– Очень много, я даже просто затрудняюсь перечислять. Мне не нравиться «хеви-металл» это все, что я могу сказать. Мне в принципе нравятся группы такого несколько электронного звучания. Нравится Дэвид Боуи. Нравиться «Roxy Music», нравится Джексон. Дело в том, что это сегодня у нас концерт такой, левый, я сижу на стуле, играю на гитарке, а на электрические концерты приезжайте посмотрите. Там уже идет речь о костюмах, о свете, о гриме.
– Когда вы вообще начали, когда пришла идея записи?
– Идея пришла сразу. Записываться, ну я думаю, что любому человеку, который даже не пишет песни, а который просто играет на любом инструменте, ему всегда хочется записаться. Поэтому идея сразу же появляется у всех. А начали мы… я ответить затрудняюсь… Я начал играть примерно в 80-ом, в конце 81-го года, в общем, или в середине 81-го. То есть я написал эти 15 или 16 песен, которые и вошли в первый альбом, вот. В 82-ом году мы их записали.
– У тебя жилплощадь имеется? Адрес какой?
– Жилплощадь? Имеется. Спасибо… Я живу не в коммуналке, но тоже достаточно стесненно. В проходной комнате. Нет, не на Васильевском. В новом районе.
– Расширение не требуется?
– Жилплощади? Требуется (смеется).
– А как Вам Андрея Макаревича работы?
– Сейчас очень модно ругать Андрея, так все говорят. Все это ерунда… пора кончать. Я на самом деле считаю, что он конечно, оставил свой след.

**Условие задания:**
В каком году, согласно фрагменту текста, были записаны песни, вошедшие в первый альбом?

**Раздел данных:**

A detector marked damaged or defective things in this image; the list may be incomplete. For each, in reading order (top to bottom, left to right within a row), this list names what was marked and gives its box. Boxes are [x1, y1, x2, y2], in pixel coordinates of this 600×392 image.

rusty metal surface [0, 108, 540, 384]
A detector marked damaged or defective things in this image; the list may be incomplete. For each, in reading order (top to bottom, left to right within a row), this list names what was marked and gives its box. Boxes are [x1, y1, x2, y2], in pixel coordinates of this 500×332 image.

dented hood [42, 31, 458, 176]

**Ответ:**
В 82-м году.